YOUR ASSIGNMENT »
Can you reproduce, word for word, the passage of the malaria text below starting at "Malaria affects mothers" and ending at "these vulnerable groups?"?

SELECTED EXCERPT »
Malaria affects mothers and children more than anyone else, so it’s about time this is reflected in drug development.
How does malaria affect mothers and children?
Dr. David Reddy: "One of the most frequently stated statistics when it comes to malaria is that under-fives account for around 70% of the estimated 429,000 malaria deaths worldwide. Statistics for pregnancy are less readily available, but we do know that 125 million pregnancies a year are at risk of malaria and as many as 10,000 women and 200,000 neonates die as a result of malaria in pregnancy1. What's more, pregnant women also have an increased risk of life-threatening outcomes, including cerebral malaria or severe anaemia."
How can we protect these vulnerable groups?
George Jagoe: "Preventive drugs are available for these vulnerable groups, but are still not being used to their full potential. Intermittent preventive treatment in pregnancy (IPTp) is a simple oral treatment that needs to be taken at least three times during pregnancy. Despite its low cost and high effectiveness, just 31% of pregnant women in sub-Saharan Africa receive the minimum dosing. Recently, a new approach to protecting children from malaria has enjoyed rapid success and remarkable expansion: Seasonal malaria chemoprevention (SMC) is given to children in the Sahel region of Africa during the three to four months of the year when malaria transmission is at its highest. It’s a brilliant method that has been shown to reduce malaria cases by up to 75%."
What are the ethical challenges in developing drugs?
David Reddy: "Typically, clinical development of paediatric medicines lags behind adult ones. When it comes to malaria, we always strive to consider the needs of children as early as possible. From the moment we think we have a viable malaria medicine candidate, we consider whether it can be optimally formulated and developed for use in paediatric populations. And we not only consider efficacy, but also the tolerability and acceptability of these medicines by children. By working to reduce the dosing burden (e.g. through single-dose malaria cures and flavour-masked medicines), we strive to make these medicines easier for children to take."

SOURCE INFORMATION »
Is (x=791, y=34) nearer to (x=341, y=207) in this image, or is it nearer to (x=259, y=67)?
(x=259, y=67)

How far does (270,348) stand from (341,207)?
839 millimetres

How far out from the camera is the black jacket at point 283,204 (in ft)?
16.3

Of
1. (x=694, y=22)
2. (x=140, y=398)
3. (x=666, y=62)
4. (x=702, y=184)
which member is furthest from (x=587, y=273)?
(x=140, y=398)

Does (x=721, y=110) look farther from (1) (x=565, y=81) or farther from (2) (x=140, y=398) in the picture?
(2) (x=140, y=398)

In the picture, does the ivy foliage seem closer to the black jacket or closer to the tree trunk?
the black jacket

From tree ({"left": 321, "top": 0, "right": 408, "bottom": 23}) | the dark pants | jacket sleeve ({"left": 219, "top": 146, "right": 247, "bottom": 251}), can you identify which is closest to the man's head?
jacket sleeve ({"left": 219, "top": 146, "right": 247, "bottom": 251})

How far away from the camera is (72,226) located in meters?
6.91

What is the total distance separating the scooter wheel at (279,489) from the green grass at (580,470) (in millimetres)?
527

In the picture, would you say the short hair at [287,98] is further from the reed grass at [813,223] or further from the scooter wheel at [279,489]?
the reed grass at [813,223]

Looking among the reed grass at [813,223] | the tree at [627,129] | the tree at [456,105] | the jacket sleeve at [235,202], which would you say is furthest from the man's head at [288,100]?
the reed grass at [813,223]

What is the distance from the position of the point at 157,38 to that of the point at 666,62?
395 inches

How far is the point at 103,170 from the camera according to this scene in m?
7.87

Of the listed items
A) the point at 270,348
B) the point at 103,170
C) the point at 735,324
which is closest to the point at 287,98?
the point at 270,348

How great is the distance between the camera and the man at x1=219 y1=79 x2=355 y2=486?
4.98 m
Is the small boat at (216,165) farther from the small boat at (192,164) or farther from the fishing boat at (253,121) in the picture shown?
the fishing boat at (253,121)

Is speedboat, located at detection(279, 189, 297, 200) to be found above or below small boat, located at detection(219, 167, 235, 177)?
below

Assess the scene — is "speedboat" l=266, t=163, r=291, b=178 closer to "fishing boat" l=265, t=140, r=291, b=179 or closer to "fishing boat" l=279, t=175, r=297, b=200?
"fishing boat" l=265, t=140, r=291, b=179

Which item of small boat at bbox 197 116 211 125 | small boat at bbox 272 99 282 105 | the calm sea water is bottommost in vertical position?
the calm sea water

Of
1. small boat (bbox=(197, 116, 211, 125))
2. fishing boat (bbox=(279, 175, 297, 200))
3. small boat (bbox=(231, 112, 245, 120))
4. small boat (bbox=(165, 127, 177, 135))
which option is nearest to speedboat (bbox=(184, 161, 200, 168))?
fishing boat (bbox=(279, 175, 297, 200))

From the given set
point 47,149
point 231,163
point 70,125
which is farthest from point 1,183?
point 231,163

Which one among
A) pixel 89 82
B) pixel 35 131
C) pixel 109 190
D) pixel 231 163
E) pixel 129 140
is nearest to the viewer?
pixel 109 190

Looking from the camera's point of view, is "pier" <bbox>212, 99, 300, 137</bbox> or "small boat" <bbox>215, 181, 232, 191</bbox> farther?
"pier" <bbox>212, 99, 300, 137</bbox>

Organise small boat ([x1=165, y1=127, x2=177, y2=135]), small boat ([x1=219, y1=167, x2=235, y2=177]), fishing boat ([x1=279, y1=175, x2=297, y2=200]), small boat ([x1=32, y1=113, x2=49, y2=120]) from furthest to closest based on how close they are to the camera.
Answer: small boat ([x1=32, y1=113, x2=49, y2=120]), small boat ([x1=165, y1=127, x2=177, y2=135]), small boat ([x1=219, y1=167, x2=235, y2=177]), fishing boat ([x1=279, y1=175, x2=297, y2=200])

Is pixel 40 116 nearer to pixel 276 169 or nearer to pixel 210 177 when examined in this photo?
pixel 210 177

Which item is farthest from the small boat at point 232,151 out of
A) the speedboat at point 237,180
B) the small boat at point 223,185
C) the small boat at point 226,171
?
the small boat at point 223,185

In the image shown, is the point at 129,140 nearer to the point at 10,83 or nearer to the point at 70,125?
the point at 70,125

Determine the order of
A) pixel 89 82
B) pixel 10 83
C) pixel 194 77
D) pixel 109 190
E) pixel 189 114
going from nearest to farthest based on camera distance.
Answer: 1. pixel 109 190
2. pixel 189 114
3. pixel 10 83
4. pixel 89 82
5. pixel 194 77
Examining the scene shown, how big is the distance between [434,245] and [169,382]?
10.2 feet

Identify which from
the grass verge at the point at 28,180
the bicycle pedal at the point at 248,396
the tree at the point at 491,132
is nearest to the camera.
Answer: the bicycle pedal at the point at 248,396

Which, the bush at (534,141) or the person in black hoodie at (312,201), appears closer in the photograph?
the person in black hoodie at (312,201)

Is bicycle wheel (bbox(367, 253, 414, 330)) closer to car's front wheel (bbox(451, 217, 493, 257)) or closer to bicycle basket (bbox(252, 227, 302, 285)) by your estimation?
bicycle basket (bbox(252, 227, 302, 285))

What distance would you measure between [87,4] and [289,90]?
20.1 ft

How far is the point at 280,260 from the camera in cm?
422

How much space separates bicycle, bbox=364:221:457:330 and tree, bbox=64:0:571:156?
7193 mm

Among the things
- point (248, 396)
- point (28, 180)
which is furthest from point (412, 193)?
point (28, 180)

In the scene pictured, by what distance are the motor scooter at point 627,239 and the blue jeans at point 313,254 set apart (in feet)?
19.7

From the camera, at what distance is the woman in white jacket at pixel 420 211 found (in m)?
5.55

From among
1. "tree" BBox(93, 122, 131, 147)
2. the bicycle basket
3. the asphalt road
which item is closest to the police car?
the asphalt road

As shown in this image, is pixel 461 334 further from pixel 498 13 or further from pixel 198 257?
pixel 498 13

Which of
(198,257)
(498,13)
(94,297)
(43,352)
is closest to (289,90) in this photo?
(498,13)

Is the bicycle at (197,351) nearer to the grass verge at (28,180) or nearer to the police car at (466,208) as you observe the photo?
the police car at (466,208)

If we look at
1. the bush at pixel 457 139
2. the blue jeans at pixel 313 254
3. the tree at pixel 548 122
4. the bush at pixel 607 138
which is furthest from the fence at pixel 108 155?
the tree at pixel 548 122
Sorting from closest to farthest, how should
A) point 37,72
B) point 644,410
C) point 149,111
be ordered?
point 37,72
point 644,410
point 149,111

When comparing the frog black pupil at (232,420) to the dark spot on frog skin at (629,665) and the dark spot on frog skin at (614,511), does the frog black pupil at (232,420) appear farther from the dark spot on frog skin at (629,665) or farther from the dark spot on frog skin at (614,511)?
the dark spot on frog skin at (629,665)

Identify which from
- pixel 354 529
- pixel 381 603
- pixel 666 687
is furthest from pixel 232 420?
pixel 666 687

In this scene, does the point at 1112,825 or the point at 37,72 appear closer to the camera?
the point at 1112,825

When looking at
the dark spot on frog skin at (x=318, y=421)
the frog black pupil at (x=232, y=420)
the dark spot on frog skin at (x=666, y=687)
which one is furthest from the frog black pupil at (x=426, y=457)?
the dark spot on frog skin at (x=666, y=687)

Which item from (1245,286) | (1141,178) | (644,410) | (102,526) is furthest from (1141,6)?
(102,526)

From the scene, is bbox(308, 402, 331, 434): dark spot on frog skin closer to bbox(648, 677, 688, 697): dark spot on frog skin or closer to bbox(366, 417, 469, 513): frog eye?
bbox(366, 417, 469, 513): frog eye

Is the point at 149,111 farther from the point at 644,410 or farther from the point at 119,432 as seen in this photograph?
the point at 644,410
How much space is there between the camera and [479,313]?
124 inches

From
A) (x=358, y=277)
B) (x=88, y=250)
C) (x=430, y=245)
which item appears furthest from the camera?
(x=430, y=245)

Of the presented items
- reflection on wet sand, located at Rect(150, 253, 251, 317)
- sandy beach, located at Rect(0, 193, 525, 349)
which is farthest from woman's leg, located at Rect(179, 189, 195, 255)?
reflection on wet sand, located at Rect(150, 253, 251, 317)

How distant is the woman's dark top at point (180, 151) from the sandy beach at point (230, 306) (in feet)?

TASK RESPONSE »
Malaria affects mothers and children more than anyone else, so it’s about time this is reflected in drug development.
How does malaria affect mothers and children?
Dr. David Reddy: "One of the most frequently stated statistics when it comes to malaria is that under-fives account for around 70% of the estimated 429,000 malaria deaths worldwide. Statistics for pregnancy are less readily available, but we do know that 125 million pregnancies a year are at risk of malaria and as many as 10,000 women and 200,000 neonates die as a result of malaria in pregnancy1. What's more, pregnant women also have an increased risk of life-threatening outcomes, including cerebral malaria or severe anaemia."
How can we protect these vulnerable groups?